Another area of achievement was some of the methods for smoking cessation. The use of nicotine replacement was a new thing, and we were one of the first groups working on that. Later, a few of our people, including Tom Robinson, who happens to be a pediatrician, developed the methods for educating high school students on risk factors associated with smoking, poor diet, and lack of exercise. That was quite an important chapter, which I would call adolescent or youth education.

We took up the battle over obesity, too. The theme that runs through all this is prevention of disease through lifestyle issues. The whole lifestyle category would include smoking, exercise, and diet. And you could toss in stress management.

Today’s SPRC includes the WELL for Life initiative that is aimed at changing the global well-being landscape. There’s also a new master’s degree program in community health and prevention research.

Where would you like to see the center in the future?

I’d like the center to continue to grow in importance to the department and the university as a source of knowledge for methods to promote healthy living. And to have the School of Medicine and the university play an important part in the restoration of what should have been present 30 or 40 years ago—attention to the prevention side of the equation.

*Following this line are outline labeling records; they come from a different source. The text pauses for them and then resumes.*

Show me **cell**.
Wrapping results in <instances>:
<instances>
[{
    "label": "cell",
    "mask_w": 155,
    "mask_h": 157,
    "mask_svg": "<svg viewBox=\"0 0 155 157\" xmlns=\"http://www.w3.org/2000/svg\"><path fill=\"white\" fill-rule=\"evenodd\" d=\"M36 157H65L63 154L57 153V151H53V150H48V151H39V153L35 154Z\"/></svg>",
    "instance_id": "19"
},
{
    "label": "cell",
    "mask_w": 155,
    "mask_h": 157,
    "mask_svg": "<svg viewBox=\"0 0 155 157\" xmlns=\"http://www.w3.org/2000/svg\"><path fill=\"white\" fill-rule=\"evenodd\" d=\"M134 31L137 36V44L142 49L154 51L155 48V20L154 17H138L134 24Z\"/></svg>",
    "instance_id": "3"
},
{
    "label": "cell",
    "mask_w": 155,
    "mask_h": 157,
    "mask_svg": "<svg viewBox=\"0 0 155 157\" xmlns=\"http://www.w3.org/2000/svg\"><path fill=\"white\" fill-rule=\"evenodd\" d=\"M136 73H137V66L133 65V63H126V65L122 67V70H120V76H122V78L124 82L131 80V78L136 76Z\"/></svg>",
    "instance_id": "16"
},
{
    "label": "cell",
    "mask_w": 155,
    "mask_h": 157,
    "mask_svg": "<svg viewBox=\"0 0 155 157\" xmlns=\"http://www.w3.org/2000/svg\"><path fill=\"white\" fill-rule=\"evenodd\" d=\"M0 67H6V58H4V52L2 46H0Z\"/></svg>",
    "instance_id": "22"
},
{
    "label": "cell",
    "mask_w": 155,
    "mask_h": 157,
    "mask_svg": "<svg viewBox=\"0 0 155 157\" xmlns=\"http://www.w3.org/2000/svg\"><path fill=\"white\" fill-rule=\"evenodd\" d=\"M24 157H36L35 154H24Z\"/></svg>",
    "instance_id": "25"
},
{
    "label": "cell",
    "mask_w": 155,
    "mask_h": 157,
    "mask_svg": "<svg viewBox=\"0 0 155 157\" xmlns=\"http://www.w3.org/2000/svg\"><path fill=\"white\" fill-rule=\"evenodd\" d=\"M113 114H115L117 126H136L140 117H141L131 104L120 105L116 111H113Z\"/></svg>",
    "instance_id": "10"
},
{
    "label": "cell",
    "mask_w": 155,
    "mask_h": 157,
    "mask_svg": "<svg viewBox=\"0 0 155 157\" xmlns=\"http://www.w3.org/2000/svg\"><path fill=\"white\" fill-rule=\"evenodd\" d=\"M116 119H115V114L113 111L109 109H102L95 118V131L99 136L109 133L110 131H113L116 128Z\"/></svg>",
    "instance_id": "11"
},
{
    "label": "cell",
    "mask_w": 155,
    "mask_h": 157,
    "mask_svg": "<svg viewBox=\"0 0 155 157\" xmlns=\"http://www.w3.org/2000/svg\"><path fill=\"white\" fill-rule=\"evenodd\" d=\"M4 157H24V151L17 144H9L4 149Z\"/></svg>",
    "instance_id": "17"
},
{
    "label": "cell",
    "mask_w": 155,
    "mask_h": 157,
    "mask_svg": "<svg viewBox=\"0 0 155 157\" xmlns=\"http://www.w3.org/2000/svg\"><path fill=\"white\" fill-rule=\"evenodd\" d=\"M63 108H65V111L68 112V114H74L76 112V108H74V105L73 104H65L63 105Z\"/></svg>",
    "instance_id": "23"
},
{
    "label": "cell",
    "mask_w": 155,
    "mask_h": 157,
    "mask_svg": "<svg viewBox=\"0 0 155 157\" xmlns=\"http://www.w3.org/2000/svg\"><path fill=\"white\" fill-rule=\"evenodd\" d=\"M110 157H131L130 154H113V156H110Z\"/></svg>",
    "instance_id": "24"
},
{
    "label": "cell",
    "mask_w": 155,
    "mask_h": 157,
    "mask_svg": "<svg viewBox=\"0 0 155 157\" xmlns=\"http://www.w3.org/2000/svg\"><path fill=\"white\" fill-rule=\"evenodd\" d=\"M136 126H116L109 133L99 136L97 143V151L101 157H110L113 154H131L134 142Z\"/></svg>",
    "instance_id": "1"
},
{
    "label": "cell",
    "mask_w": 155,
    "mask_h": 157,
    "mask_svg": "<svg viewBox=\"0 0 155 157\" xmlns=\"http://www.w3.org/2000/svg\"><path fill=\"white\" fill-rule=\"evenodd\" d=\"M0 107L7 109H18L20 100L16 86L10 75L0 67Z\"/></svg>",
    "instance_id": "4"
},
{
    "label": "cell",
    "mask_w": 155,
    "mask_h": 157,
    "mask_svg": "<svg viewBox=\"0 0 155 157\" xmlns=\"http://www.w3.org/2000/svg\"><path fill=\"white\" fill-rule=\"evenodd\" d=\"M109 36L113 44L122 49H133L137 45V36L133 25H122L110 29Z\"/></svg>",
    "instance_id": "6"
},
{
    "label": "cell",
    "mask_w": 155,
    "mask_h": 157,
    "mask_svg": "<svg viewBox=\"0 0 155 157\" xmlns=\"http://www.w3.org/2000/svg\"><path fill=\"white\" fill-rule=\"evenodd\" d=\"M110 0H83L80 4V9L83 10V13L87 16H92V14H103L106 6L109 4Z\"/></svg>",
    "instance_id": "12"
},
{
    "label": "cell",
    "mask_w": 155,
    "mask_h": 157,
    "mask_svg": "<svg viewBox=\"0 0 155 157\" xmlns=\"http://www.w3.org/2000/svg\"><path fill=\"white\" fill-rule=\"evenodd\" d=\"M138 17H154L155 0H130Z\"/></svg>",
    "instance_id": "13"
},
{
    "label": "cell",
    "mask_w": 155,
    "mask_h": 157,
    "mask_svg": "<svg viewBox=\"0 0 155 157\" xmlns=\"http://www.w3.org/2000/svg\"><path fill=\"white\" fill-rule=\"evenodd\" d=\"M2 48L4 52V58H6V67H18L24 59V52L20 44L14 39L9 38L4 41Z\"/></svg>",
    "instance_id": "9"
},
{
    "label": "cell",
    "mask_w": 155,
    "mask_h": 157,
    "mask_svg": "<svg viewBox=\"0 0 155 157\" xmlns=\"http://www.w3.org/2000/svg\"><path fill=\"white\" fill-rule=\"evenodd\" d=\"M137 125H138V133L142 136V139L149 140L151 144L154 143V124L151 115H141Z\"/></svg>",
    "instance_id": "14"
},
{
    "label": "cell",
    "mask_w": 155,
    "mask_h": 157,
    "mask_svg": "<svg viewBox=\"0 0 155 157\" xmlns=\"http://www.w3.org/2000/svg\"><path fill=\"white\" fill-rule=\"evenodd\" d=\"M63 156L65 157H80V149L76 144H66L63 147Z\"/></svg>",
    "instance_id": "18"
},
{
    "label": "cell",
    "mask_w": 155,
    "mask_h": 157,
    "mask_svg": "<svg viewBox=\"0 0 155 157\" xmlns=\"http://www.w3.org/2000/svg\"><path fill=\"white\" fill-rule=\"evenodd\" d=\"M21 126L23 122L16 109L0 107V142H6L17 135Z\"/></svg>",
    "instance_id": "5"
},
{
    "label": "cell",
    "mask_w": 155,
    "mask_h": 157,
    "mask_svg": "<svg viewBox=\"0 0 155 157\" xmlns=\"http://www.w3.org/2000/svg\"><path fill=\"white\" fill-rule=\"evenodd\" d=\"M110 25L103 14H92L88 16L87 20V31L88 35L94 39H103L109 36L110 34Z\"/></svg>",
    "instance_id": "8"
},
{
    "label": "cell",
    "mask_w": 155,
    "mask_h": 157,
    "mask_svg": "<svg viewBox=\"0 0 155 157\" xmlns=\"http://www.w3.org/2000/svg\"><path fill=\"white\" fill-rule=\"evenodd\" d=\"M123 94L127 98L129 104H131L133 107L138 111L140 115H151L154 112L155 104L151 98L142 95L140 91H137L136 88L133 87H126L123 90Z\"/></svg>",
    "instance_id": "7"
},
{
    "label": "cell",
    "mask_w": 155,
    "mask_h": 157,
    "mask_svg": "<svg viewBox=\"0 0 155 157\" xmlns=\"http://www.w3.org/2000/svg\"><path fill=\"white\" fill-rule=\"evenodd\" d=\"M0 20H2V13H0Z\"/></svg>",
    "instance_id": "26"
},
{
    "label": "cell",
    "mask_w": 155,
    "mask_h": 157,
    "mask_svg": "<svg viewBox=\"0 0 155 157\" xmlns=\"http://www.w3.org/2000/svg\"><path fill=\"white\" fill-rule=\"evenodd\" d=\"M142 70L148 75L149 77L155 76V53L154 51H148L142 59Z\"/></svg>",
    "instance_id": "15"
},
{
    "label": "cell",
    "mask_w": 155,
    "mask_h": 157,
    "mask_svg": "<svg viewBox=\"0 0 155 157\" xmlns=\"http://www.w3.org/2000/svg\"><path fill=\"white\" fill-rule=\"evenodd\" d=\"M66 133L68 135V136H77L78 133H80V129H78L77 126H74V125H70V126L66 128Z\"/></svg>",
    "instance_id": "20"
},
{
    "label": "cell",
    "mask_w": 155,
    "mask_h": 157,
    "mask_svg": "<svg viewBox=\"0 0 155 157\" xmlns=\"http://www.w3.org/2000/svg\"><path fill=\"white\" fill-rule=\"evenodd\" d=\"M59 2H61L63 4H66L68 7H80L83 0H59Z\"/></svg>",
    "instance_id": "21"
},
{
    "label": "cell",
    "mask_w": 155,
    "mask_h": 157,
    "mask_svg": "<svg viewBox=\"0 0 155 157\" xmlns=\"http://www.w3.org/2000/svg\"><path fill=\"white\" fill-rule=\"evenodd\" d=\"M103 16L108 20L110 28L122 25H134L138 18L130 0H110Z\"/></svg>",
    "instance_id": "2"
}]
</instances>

In the last five years there has been increased attention to prevention within the medical school and the university.

I hope that the center remains important in developing methods of influencing policy and/or of educating society and people in positions of authority. I’d like to see a change in our training system so that people with higher degrees are cognizant of the principles of ecology, economics, and political science such that they can be participants in health policy change.

I want education to remain accepted as part of the equation to have optimal public health. Who you are educating and how they will influence public policy is all part of the dream to produce people who are smart, knowledgeable, and trained to tackle these problems.